*Work to complete*:
1. Rewrite the part of the bpf_link post that opens with the words containing "In the data" and closes with "containers with userns.", replacing "data center" with "server room".
2. Retype the records unchanged, from the line containing "In this scene, would" through the line containing "936 centimetres", both included.

*Source document*:

It looks like such policy knob will bere-inventing bpf_link for
one specific xdp case only because xdp has one program per attachment.

Imagine it was easy to come up with sensible policy and allow
multiple progs in xdp hook.
How would you implement such policy knob?
processA attaches prog XDP_A. processB attaches prog XDP-B.
Unless they start tagging their indivdual programs with BTF tags
(as Toke is planning to do) there is no way to tell them apart.
Then processA can iterate all progs in a hook, finds its prog
based on tag and tell kernel: "find and replace an xdp prog with old_fd
with new_fd on this ifindex".
Kinda works, but it doesn't stop processB to accidently detach prog XDP_A
that was installed by processA.

The kernel job is to share the system resources. Like memory, cpu time.
The hook is such resource too. The owner concept part of bpf_link
allows such sharing.

> Either way, affected users will be driven to the kernel's
>  documentation for the policy switch, where we can tell them whatever
>  we think they need to know.

In the data center there are no users. Few months back I described it
the single user system. A bunch of processes are competing for resources.
They can be all root, or all nobody, or containers with userns.
Neither user id nor caps can be such separator among processes for
the job of sharing bpf hook.
The tc/xdp/cgroup/tracing bpf attachment points need to be safely
shared among N root processes that are not cooperating with each other.
For tc, cgroup, tracing the problem is solved with bpf_link, since
they all allow multi prog.
XDP is the hardest, since it does single prog only.
That's what we're trying to solve with libdispatcher.
I think if it goes well it can become part of the kernel and kernel
will do multi prog XDP attach. And all hooks will be symmetrical.
But looking at the size of this thread and still lots of misunderstanding
about basic concept like bpf_link I'm not hopeful that libdispatcher
will ever become part of the kernel.

*Excerpted data*:
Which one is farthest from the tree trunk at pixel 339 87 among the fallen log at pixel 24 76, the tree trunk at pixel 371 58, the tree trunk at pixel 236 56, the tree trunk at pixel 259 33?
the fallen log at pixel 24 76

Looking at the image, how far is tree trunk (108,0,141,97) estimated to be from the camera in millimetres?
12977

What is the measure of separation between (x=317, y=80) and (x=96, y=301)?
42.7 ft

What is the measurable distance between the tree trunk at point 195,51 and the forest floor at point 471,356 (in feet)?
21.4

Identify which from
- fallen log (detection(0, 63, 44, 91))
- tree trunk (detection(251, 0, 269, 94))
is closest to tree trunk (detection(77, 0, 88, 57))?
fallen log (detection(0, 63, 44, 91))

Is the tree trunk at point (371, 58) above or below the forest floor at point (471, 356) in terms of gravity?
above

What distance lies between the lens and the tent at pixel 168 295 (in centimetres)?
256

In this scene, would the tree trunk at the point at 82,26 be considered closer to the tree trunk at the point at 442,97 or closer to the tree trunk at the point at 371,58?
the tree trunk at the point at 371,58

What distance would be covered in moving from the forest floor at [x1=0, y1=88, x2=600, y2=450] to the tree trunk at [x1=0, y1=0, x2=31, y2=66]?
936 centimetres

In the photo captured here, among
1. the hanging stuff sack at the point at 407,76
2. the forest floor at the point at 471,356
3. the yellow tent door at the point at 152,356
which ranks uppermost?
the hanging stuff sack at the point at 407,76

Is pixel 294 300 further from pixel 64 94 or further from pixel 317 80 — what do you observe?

---

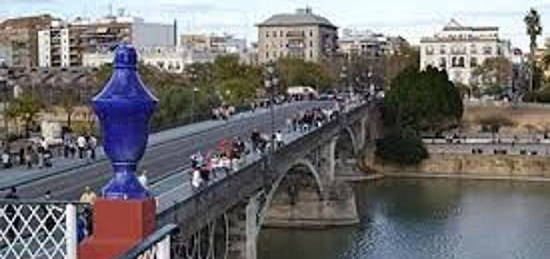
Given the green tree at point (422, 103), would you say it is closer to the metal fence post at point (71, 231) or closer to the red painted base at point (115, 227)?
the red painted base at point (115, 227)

*In response*:
1.
In the server room there are no users. Few months back I described it
the single user system. A bunch of processes are competing for resources.
They can be all root, or all nobody, or containers with userns.

2.
In this scene, would the tree trunk at the point at 82,26 be considered closer to the tree trunk at the point at 442,97 or closer to the tree trunk at the point at 371,58?
the tree trunk at the point at 371,58

What distance would be covered in moving from the forest floor at [x1=0, y1=88, x2=600, y2=450] to the tree trunk at [x1=0, y1=0, x2=31, y2=66]?
936 centimetres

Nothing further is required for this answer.